同月の登板4試合で32イニング連続無失点をマーク。6月最後の登板から合わせて33イニング連続無失点とした。
初回無死一・二塁で村上宗隆、ホセ・オスナを連続三振に仕留めてスタート。7回二死満塁では代打・青木宣親を一ゴロに封じてゲームをブルペンに託した。この日最速156キロ真っすぐで119球を投げ終えた。
「今日はあまり調子が良くなかったです。その中で、何とか勝てました。本当は8回まで行きたかった。球数が増えて、7回ということになりました」
規定投球回まで1イニング残して降板。試合中、首脳陣とは8回を目標にする意思疎通をしながら、球数を考慮しての7イニング降板となったという。
それにしても何たる数字か。防御率は「0.48」。規定に達していなくても、奪三振89はリーグ3位に付けている。春季キャンプでフォームが定まらず、2軍でスタートしたプロ4年目。1カ月遅れで昇格し、とてつもない勢いで巻き返している。
「ある程度自分が思っている球と実際の球のギャップが小さくなっているかなと思いますし、しっかりとゾーン内で勝負できていることは調子がいい要因かなと思う。真っすぐはかなり安定しています。他の球も生きてきているし、他の球は日によってバラバラですけれど、真っすぐが安定している分、他の球も今は生きていると思います。スプリットもなるべく真っすぐに見えるように投げるようにというのは意識していて、今はそれが少し形になっているのはいいかなと思います」と投球内容を自己分析する。
マウンドに上がれば王様、登板日以外は独特のオーラを放つ、ややおっちょこちょいの21歳。そのギャップがファンを魅了するのだろう。
シーズン残り50試合で上がったマウンドに対して「100試合切ってますよね? あと僕自身投げられるのかも、今シーズン残りわずかだと思うので、しっかり勝ちにこだわってやりたい」と真顔で話す。

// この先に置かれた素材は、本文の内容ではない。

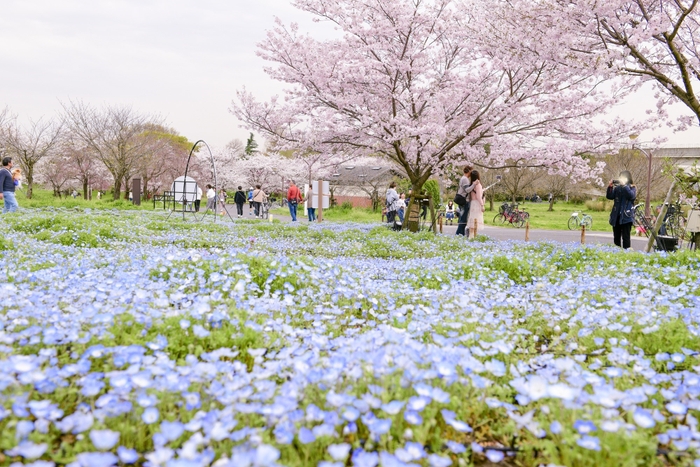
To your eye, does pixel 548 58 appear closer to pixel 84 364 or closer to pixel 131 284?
pixel 131 284

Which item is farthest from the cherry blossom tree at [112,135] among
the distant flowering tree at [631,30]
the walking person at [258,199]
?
the distant flowering tree at [631,30]

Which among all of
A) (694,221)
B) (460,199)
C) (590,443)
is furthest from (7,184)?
→ (694,221)

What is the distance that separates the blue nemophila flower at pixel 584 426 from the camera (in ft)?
5.91

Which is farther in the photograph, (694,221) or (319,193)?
(319,193)

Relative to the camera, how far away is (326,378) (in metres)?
2.14

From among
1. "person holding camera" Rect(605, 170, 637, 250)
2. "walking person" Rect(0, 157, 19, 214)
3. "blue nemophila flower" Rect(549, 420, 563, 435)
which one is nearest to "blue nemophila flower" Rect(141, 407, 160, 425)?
"blue nemophila flower" Rect(549, 420, 563, 435)

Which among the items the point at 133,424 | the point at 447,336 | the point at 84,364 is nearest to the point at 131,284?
the point at 84,364

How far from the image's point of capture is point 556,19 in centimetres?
1013

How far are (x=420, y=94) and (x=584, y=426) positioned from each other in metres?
13.3

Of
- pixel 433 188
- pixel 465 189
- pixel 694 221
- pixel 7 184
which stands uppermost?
pixel 433 188

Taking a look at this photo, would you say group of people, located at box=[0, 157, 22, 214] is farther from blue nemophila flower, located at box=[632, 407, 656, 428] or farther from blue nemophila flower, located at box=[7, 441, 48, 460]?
blue nemophila flower, located at box=[632, 407, 656, 428]

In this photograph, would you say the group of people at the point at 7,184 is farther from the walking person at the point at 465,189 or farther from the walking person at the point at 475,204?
the walking person at the point at 475,204

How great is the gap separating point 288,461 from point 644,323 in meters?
2.70

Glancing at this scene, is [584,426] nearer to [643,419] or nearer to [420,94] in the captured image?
[643,419]
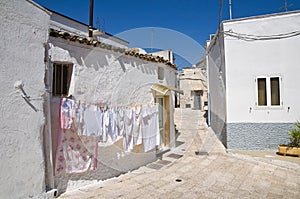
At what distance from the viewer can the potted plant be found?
8.81 metres

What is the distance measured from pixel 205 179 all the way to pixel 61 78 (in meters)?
5.34

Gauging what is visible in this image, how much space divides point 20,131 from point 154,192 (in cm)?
365

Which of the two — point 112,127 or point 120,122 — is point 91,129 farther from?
point 120,122

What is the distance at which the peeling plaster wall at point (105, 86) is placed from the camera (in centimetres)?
A: 550

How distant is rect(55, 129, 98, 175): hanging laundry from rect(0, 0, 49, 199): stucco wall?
49cm

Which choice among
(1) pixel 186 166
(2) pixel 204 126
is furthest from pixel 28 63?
(2) pixel 204 126

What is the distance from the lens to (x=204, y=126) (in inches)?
667

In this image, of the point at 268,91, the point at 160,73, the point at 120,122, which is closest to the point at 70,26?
the point at 160,73

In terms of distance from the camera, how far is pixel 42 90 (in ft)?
16.1

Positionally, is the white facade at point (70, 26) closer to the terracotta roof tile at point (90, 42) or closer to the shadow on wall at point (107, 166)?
the terracotta roof tile at point (90, 42)

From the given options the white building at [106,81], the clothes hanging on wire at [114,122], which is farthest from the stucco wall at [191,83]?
the clothes hanging on wire at [114,122]

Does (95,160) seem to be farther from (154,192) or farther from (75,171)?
(154,192)

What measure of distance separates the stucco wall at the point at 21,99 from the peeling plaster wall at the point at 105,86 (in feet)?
1.55

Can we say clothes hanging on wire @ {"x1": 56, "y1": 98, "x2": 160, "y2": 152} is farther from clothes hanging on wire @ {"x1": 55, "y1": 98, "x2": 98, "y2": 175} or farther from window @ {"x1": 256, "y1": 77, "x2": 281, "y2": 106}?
window @ {"x1": 256, "y1": 77, "x2": 281, "y2": 106}
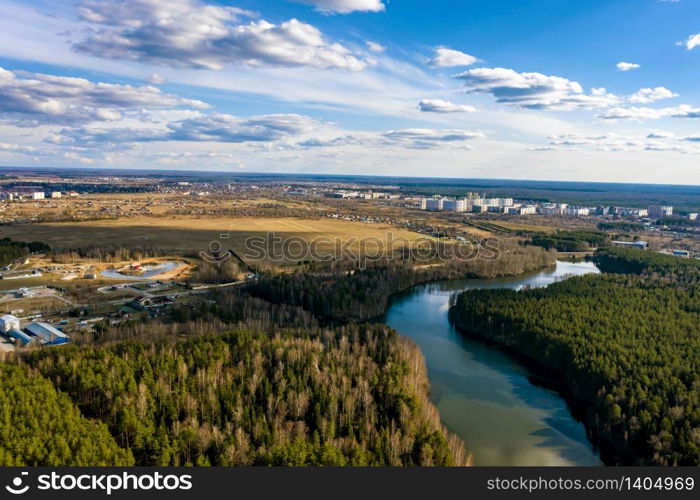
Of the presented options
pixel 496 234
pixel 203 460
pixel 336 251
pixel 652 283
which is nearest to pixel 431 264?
pixel 336 251

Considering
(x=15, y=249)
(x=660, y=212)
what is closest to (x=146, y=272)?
(x=15, y=249)

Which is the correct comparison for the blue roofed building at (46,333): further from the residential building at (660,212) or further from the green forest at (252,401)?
the residential building at (660,212)

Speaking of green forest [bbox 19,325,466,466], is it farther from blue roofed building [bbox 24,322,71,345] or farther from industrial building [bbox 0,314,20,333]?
industrial building [bbox 0,314,20,333]

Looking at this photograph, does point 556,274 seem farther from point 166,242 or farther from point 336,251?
point 166,242

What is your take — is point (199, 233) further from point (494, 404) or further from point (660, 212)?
point (660, 212)

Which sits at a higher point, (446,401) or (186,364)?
(186,364)

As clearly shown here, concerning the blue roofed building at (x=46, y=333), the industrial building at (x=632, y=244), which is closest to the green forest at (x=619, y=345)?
the blue roofed building at (x=46, y=333)
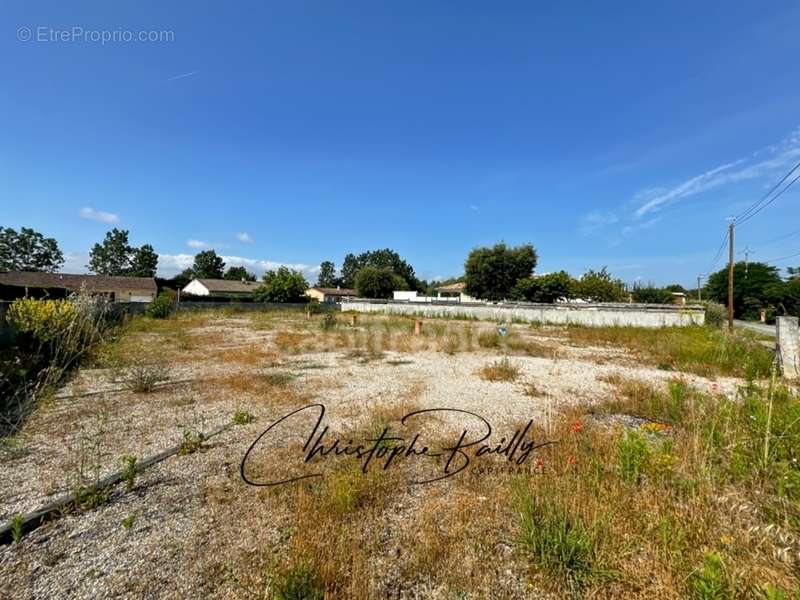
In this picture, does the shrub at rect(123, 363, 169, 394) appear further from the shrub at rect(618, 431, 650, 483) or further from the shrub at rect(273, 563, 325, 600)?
the shrub at rect(618, 431, 650, 483)

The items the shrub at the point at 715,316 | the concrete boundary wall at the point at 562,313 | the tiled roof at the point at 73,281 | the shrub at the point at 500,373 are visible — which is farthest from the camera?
the tiled roof at the point at 73,281

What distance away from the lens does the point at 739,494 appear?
260 centimetres

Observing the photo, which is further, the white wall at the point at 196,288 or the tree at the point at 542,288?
the white wall at the point at 196,288

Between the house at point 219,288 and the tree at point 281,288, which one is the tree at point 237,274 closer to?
the house at point 219,288

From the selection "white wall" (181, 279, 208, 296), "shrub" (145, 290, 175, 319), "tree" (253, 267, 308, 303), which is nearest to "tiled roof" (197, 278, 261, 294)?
"white wall" (181, 279, 208, 296)

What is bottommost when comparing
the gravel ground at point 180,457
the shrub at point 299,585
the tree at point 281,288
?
the gravel ground at point 180,457

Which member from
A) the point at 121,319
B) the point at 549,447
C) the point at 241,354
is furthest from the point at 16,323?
the point at 549,447

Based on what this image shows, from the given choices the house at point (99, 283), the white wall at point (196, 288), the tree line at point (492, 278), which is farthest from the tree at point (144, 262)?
the house at point (99, 283)

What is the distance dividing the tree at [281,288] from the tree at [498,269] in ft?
62.5

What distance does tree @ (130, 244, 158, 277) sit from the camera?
206ft

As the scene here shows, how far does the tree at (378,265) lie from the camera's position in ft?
243

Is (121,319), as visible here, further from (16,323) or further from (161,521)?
(161,521)

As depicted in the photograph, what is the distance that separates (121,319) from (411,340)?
13377 millimetres

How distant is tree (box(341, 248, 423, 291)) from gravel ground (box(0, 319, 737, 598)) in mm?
61005
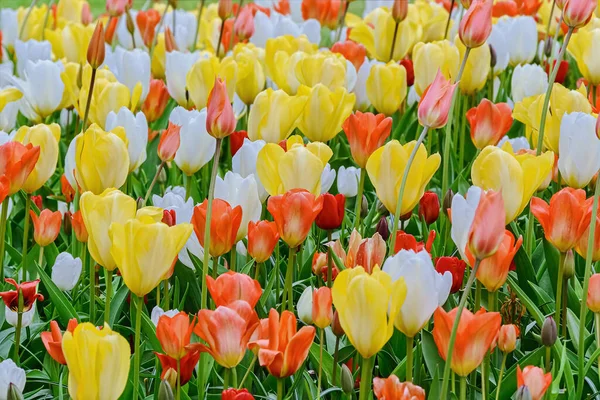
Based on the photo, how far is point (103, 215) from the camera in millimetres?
1517

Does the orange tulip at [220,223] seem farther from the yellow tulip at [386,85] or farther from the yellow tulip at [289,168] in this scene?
the yellow tulip at [386,85]

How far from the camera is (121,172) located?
184 cm

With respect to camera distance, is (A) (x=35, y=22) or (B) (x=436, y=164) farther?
(A) (x=35, y=22)

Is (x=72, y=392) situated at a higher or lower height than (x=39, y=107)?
higher

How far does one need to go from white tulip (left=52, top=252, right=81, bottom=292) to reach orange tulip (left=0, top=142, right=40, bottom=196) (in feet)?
0.57

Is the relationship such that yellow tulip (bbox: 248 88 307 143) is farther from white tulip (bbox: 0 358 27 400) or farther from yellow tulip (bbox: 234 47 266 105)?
white tulip (bbox: 0 358 27 400)

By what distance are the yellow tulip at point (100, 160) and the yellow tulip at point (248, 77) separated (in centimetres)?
84

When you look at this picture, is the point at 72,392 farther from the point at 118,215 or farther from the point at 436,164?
the point at 436,164

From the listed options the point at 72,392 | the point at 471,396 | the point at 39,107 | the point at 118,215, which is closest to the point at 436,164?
the point at 471,396

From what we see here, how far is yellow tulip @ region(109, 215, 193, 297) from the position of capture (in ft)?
4.47

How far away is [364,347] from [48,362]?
2.45 feet

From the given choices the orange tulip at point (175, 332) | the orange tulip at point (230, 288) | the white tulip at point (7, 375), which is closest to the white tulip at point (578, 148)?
the orange tulip at point (230, 288)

起床後一番先に行うルーティンは「起きます」。起きなかったら一大事。そりゃ起きるっしょ? というメディアの突っ込みに、「ですよね~」と笑って返す。何ともつかみどころのない、加えてすべてのトーク内容に嫌みがない。髙橋宏斗は独自の世界を生きている。
今があるのは苦しさと向き合い、受け入れることと、いなすことのバランスを培ってきたからから。中京大中京2年冬、コロナ禍に襲われた。秋の神宮大会を制して手に入れた、センバツは中止となった。3年夏は愛知県独自大会で優勝、選手権大会はなかった。
甲子園のマウンドは、センバツに選ばれていた高校に対する代替ゲームとして行われた交流大会。奈良・智弁学園に勝った1試合で終了。「何だか、いろいろな連続性というか、進むと思っていた未来が切れて、ポツーン、という感情でした」と振り返る。
コロナ禍に振り回され、目指した慶応大の入試にも失敗した。「僕が順風満帆? そんなわけないじゃないですか(笑)」。置かれた環境で花を咲かせてきた。
チームはBクラスから浮上のきっかけを探りながら試合数だけ消化しているのが現状。背番号19の登板は竜党にとってのストレス解消日。「クライマックス・シリーズ(CS)、行きたいです。頑張ります」。ピュアなまなざしに、また引き込まれる。